Enabling GPUs in the Container Runtime Ecosystem

jwitsoe · June 1, 2018, 7:08am

Originally published at: Enabling GPUs in the Container Runtime Ecosystem | NVIDIA Technical Blog

NVIDIA uses containers to develop, test, benchmark, and deploy deep learning (DL) frameworks and HPC applications. We wrote about building and deploying GPU containers at scale using NVIDIA-Docker roughly two years ago. Since then, NVIDIA-Docker has been downloaded close to 2 million times. A variety of customers used NVIDIA-Docker to containerize and run GPU accelerated workloads. NVIDIA…

anon92906312 · June 1, 2018, 7:37pm

I wish you'd talk more about Singularity.
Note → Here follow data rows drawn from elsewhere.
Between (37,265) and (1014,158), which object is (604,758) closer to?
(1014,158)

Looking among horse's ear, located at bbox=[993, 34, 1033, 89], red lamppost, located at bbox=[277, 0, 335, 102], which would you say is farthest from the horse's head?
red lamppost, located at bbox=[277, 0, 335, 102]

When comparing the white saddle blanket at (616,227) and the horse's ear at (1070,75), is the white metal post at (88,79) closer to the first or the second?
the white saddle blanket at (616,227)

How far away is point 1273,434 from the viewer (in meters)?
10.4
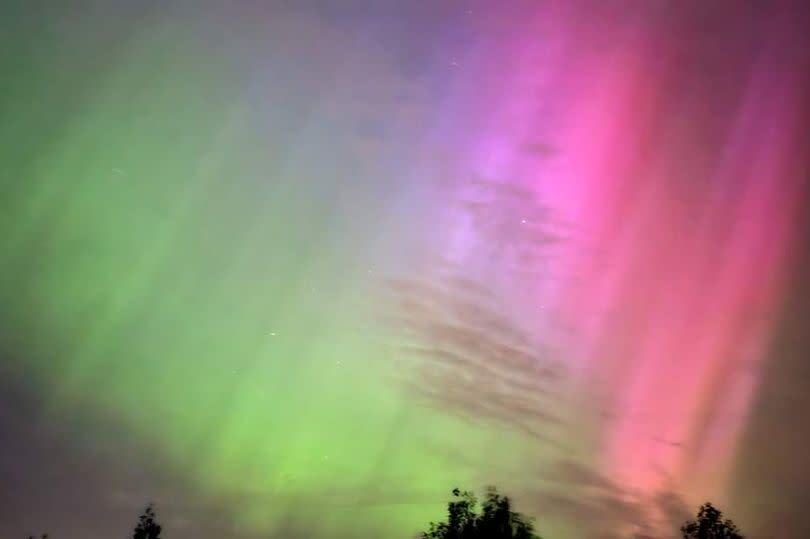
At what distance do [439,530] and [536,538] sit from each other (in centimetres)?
599

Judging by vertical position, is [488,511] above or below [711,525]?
below

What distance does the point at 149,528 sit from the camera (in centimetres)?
5106

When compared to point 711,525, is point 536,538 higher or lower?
lower

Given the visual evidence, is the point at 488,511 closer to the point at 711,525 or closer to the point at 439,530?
the point at 439,530

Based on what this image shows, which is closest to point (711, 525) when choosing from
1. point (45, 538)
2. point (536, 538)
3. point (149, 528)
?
point (536, 538)

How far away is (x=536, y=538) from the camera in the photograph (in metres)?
35.7

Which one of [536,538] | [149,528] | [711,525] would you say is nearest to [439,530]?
[536,538]

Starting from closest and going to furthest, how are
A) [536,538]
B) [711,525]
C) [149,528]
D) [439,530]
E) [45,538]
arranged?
[536,538], [439,530], [711,525], [149,528], [45,538]

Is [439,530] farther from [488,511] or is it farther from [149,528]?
[149,528]

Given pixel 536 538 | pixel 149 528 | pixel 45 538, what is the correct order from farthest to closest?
pixel 45 538 → pixel 149 528 → pixel 536 538

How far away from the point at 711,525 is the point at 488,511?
1851cm

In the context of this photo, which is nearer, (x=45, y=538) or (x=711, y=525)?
(x=711, y=525)

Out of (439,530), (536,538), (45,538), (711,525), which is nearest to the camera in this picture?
(536,538)

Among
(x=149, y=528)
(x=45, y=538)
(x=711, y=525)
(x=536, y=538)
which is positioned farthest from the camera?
(x=45, y=538)
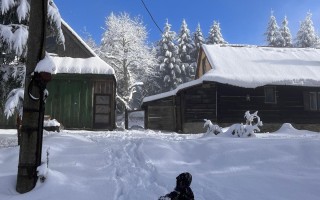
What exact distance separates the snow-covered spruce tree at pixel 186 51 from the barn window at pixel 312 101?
23654mm

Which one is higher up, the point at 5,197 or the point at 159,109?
the point at 159,109

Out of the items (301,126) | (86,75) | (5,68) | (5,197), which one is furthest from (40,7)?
(301,126)

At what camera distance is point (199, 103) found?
845 inches

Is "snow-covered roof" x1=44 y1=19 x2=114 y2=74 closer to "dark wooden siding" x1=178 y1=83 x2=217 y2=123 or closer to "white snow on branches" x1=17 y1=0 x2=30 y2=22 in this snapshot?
"dark wooden siding" x1=178 y1=83 x2=217 y2=123

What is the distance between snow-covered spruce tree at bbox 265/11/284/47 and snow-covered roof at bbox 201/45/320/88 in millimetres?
25413

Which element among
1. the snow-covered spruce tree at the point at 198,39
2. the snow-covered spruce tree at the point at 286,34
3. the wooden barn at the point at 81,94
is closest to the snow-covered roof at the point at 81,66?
the wooden barn at the point at 81,94

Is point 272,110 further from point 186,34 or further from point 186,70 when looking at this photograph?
point 186,34

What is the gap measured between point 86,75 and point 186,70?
1077 inches

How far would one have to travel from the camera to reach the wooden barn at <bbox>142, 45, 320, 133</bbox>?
2133cm

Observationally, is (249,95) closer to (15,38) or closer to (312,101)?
(312,101)

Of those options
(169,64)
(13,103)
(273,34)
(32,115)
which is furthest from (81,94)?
(273,34)

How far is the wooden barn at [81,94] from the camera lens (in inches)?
795

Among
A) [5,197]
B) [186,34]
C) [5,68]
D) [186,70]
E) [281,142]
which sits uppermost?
[186,34]

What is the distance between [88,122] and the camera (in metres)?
20.4
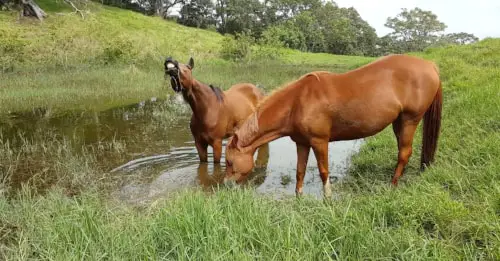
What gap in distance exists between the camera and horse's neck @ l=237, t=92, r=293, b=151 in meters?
4.47

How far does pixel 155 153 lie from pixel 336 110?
13.0 ft

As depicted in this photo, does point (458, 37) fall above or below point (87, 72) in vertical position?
above

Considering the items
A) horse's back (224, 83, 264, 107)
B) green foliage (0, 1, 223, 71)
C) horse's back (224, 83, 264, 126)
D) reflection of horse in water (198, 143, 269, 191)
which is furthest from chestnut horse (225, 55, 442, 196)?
green foliage (0, 1, 223, 71)

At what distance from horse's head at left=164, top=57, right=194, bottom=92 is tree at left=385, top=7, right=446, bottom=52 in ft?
198

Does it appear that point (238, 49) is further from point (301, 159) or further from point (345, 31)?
point (345, 31)

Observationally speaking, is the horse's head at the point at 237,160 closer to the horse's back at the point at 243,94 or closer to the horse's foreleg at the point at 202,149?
the horse's foreleg at the point at 202,149

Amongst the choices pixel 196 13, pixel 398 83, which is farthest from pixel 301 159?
pixel 196 13

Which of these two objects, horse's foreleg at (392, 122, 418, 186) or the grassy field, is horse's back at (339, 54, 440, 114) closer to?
horse's foreleg at (392, 122, 418, 186)

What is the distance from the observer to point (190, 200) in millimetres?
3477

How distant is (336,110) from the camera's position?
446 centimetres

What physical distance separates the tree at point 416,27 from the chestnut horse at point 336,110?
60546 millimetres

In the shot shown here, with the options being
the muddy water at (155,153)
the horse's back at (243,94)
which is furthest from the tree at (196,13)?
the horse's back at (243,94)

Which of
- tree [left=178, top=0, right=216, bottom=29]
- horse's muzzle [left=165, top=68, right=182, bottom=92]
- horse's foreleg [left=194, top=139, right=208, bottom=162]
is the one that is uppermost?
tree [left=178, top=0, right=216, bottom=29]

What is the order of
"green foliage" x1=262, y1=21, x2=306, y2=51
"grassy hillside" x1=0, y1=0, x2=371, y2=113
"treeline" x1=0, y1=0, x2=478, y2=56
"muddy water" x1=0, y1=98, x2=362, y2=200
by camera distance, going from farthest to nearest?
1. "treeline" x1=0, y1=0, x2=478, y2=56
2. "green foliage" x1=262, y1=21, x2=306, y2=51
3. "grassy hillside" x1=0, y1=0, x2=371, y2=113
4. "muddy water" x1=0, y1=98, x2=362, y2=200
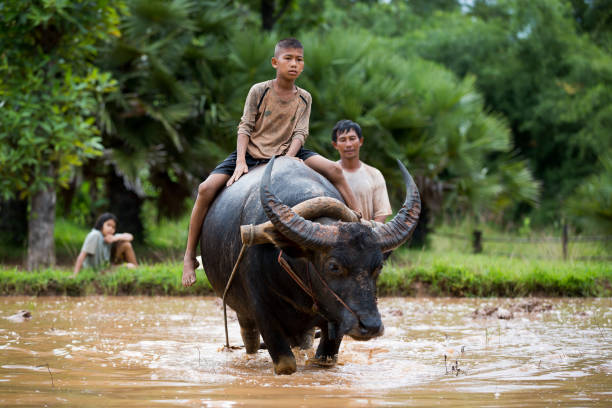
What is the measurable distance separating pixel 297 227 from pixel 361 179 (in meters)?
2.36

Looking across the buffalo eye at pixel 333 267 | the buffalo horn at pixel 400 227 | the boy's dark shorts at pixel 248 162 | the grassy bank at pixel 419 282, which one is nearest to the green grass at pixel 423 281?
the grassy bank at pixel 419 282

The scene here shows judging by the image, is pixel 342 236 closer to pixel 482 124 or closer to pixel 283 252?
pixel 283 252

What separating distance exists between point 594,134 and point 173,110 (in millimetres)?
12848

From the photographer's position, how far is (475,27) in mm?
25766

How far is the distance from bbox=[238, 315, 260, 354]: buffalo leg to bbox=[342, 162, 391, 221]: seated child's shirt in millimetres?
1330

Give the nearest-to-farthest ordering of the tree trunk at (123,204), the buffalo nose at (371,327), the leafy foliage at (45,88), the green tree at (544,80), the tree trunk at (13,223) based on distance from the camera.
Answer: the buffalo nose at (371,327) < the leafy foliage at (45,88) < the tree trunk at (13,223) < the tree trunk at (123,204) < the green tree at (544,80)

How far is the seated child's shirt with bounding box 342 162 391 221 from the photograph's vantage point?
6039 millimetres

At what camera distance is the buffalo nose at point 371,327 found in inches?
146

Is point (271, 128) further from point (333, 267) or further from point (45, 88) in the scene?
point (45, 88)

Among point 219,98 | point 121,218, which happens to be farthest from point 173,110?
point 121,218

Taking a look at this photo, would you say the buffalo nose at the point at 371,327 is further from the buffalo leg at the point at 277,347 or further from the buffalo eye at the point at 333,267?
the buffalo leg at the point at 277,347

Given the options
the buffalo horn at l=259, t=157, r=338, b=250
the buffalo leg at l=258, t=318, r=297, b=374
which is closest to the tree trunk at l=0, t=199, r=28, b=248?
the buffalo leg at l=258, t=318, r=297, b=374

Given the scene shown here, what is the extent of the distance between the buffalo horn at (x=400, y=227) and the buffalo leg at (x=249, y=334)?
1740 mm

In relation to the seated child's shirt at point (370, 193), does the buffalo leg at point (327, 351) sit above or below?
below
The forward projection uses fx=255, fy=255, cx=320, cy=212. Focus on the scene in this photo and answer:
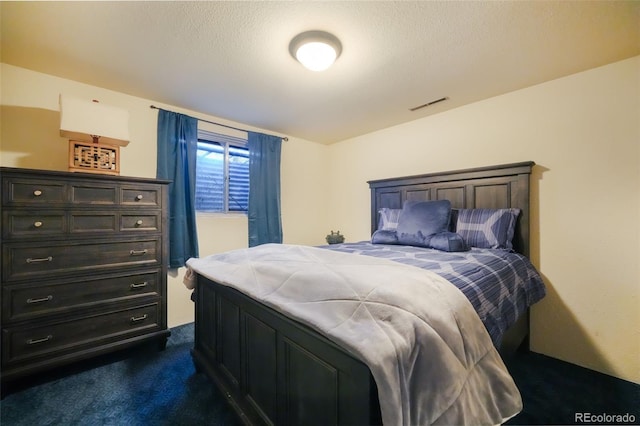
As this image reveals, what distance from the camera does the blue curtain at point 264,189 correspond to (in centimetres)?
316

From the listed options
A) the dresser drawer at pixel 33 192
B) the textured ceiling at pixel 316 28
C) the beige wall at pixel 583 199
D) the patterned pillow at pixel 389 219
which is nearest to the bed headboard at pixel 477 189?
the beige wall at pixel 583 199

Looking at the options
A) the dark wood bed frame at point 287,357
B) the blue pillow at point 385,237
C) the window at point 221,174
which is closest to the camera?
the dark wood bed frame at point 287,357

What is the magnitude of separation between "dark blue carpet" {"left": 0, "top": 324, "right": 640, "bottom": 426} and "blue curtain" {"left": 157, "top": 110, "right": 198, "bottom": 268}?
0.99 metres

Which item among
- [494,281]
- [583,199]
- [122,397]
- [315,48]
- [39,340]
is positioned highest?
[315,48]

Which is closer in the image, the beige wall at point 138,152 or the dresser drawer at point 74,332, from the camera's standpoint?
the dresser drawer at point 74,332

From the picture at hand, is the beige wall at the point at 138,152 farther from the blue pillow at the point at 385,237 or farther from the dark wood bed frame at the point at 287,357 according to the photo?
the blue pillow at the point at 385,237

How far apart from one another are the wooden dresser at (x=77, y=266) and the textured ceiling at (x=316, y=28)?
2.89ft

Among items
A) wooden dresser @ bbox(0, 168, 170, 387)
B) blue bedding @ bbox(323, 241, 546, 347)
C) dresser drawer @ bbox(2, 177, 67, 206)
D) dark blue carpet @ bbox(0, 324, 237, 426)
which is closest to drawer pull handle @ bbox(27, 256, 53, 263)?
wooden dresser @ bbox(0, 168, 170, 387)

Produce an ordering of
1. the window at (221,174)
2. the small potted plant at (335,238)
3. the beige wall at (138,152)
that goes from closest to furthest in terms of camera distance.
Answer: the beige wall at (138,152), the window at (221,174), the small potted plant at (335,238)

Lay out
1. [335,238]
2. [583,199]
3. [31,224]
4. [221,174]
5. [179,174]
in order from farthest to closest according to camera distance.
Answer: [335,238], [221,174], [179,174], [583,199], [31,224]

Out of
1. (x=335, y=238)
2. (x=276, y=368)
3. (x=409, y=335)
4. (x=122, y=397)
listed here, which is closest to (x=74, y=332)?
(x=122, y=397)

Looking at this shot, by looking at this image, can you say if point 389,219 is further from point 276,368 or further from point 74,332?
point 74,332

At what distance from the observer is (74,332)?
5.75ft

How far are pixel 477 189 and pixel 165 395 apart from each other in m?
2.93
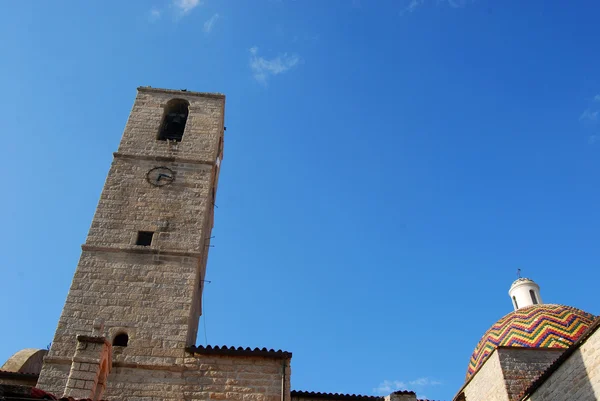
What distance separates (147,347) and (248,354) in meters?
1.74

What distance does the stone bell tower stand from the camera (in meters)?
9.55

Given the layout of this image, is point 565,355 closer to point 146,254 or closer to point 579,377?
point 579,377

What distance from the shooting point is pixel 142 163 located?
12750 mm

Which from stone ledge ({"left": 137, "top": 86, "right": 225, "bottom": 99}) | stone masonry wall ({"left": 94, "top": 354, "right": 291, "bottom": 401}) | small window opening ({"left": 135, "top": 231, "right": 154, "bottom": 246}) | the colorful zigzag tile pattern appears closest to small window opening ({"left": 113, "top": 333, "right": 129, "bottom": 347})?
stone masonry wall ({"left": 94, "top": 354, "right": 291, "bottom": 401})

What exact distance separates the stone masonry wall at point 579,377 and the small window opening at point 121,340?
7227mm

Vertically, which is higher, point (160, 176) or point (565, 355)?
point (160, 176)

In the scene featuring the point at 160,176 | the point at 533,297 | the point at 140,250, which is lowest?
the point at 140,250

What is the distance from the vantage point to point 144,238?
37.5 ft

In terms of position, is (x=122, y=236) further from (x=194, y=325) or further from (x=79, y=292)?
(x=194, y=325)

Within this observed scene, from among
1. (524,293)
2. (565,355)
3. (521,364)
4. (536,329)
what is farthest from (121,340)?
(524,293)

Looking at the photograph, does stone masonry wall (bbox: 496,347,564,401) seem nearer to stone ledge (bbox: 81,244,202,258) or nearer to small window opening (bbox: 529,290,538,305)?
small window opening (bbox: 529,290,538,305)

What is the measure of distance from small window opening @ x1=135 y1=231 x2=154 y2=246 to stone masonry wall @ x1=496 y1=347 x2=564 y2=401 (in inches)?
302

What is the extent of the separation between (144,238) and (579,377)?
812 cm

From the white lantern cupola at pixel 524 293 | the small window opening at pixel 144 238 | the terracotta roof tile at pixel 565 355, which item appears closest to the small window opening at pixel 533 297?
the white lantern cupola at pixel 524 293
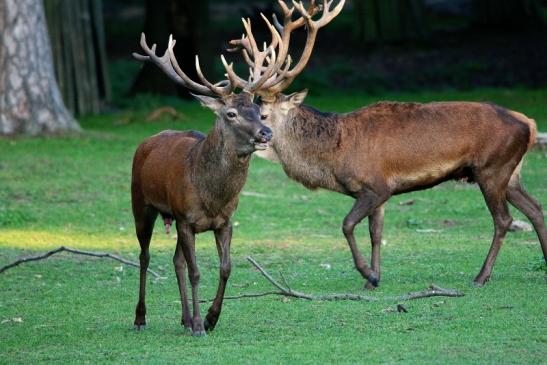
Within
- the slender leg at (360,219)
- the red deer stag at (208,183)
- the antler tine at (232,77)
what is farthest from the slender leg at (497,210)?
the red deer stag at (208,183)

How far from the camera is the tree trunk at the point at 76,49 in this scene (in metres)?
20.7

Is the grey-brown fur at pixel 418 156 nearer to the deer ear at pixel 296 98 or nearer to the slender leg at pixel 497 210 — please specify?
the slender leg at pixel 497 210

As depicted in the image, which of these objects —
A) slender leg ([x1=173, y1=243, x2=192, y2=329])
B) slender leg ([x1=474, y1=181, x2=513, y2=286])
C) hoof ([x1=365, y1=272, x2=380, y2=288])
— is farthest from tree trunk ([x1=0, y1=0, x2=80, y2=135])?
slender leg ([x1=173, y1=243, x2=192, y2=329])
anon37864377 · June 21, 2018, 6:27pm

Gostei muito.

anon50093331 · September 28, 2018, 12:04pm

this is nice! but, the gpu's needed as documented elsewhere on the Nvidia site are

NVIDIA TITAN V (Volta)
NVIDIA TITAN X (Pascal)
NVIDIA TITAN Xp (Pascal)
NVIDIA Quadro GV100 (Volta)
NVIDIA Quadro GP100 (Pascal)
NVIDIA Quadro P6000 (Pascal)

the web site https://docs.nvidia.com/ngc... has no information about the RTX cards as yet. Your documentation is all over the place, not up to date, and seems to confuse issues for the sake of clearing inventory...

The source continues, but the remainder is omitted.